Ciò che cagiona violenti reflussi e attacchi di panico da repressione è, senza dubbio, l’uso indiscriminato di certi siti web – a loro piacerebbe essere chiamati “siti di informazione”, ma sanno anch’essi che non è così – di notizie ormai datate, riportate all’attualità come casi freschi di giornata per scatenare la solita guerra tra poveri e la pioggia di like, punti esclamativi, caps lock e quanto basta. No, forse no. Non è tanto questo a far venire su la rucola o i peperoni della sera prima. Ciò che fa male, in realtà, è che precisare certe notizie significa passare per cinici. Confidiamo nella buona fede del lettore e speriamo che non sia così.
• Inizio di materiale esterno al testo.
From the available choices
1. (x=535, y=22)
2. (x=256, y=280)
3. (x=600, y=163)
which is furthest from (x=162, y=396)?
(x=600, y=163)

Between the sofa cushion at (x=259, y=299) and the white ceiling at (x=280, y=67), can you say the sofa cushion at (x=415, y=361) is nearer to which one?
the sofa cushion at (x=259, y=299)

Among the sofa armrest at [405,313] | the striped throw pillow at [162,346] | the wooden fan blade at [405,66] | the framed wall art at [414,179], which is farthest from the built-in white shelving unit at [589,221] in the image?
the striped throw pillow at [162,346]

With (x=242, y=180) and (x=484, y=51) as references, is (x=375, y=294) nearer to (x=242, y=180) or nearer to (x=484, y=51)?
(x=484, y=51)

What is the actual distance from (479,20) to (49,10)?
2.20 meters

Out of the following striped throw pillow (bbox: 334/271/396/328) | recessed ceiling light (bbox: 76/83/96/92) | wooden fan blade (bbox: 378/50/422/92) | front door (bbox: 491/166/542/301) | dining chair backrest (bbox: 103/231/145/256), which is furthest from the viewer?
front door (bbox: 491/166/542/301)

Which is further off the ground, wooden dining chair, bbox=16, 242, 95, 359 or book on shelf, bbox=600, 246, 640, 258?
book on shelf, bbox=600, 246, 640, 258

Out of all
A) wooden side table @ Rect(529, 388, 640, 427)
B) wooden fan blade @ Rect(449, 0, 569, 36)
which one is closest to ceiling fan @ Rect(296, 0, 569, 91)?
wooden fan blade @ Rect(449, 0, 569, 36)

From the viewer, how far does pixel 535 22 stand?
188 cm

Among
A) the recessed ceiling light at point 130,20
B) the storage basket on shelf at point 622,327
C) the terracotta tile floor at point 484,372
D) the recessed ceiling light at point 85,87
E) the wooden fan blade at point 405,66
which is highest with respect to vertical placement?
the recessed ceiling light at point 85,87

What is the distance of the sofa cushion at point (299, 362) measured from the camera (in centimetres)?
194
La versione di TG24ore, La Voce del Trentino e Affari Italiani

TG24ore, La voce del Trentino e Affari Italiani creano in questi giorni il remake di una vecchia notizia, già oggetto di disinformazione alla quale avevamo già risposto con un’analisi pubblicata l’8 dicembre 2017. Ecco, fermiamo nella memoria questo primo dato: stiamo parlando di dicembre 2017. I tre siti scrivono che «da cinque giorni una quarantina di italiani, tra adulti e bambini, vivono sul sagrato del Duomo di Catania». A portarli a vivere all’addiaccio è una protesta «contro il sindaco PD Enzo Bianco che quattro anni e mezzo fa aveva promesso case, lavoro e sistemazione alle famiglie disagiate».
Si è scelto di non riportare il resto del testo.